Charter to Buy Time Warner Cable: Winners and Losers

Charter to Buy Time Warner Cable: Winners and Losers

REUTERS/Mike Blake
By Yuval Rosenberg

Charter Communications on Tuesday said it will acquire Time Warner Cable in a deal valued at more than $55 billion. Charter will also buy Bright House Networks, a smaller cable company, for $10.4 billion. The two deals combined will make Charter into the second-largest cable and broadband provider in the U.S., with about 24 million subscribers, behind only Comcast, which has about 27 million subscribers.

WINNERS

Time Warner shareholders: An extra $10 billion over the $45.2 billion Comcast had offered sure makes for a nice payday after the earlier deal got scrapped. “Time Warner Cable has succeeded in extracting a fantastic price for its shareholders, far exceeding our expectations,” Morningstar strategist Michael Hodel wrote Tuesday. Hedge fund managers John Paulson of Paulson & Co. and Chris Hohn of Children’s Investment Fund Management reportedly both had sizable holdings in Time Warner Cable.

Time Warner Cable subscribers: The company’s service is reviled by customers. Charter’s isn’t exactly beloved, either, and subscribers may not see any immediate changes, but Charter promises that the deal will translate into faster broadband for subscribers and more free public Wi-Fi. Whether it actually does or not, the deal seems to spell the end of the Time Warner Cable name. Subscribers won’t miss it.

John Malone: The Liberty Media billionaire finally gets the megadeal he’s been looking for to make Charter Communications into a major industry power. If the deals goes through, the company would become the second-largest cable and broadband provider in the country, with some 24 million total subscribers.

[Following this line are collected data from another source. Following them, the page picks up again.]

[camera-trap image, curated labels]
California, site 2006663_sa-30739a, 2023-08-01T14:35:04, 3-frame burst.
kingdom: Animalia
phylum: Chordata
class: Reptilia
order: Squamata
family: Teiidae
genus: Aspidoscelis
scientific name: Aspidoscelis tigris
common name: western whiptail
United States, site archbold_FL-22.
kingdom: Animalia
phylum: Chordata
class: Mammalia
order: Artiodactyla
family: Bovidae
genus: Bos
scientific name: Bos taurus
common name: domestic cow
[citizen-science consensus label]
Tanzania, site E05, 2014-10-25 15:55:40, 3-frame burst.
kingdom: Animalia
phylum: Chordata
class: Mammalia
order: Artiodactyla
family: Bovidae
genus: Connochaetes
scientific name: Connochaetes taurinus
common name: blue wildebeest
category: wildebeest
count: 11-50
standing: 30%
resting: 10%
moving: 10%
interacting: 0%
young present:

Related: Charter and Time Warner Cable Merger: It’s All About Broadband

LOSERS

Comcast: At least CEO Brian Rogers was graceful about the prospect of a larger competitor. "This deal makes all the sense in the world,” he said in a statement. “I would like to congratulate all the parties."

Television content providers: One rationale for the deal is that the scale of the combined company will afford it more leverage in its negotiations with programmers.

Cable customers and online video watchers? The proposed deal still concerns consumer advocates like those at public interest group Free Press. “The issue of the cable industry's power to harm online video competition, which is what ultimately sank Comcast’s consolidation plans, are very much at play in this deal,” said Derek Turner, research director for Free Press. “Ultimately, this merger is yet another example of the poor incentives Wall Street’s quarterly-result mentality creates. Charter would rather take on an enormous amount of debt to pay a premium for Time Warner Cable than build fiber infrastructure, improve service for its existing customers or bring competition into new communities.”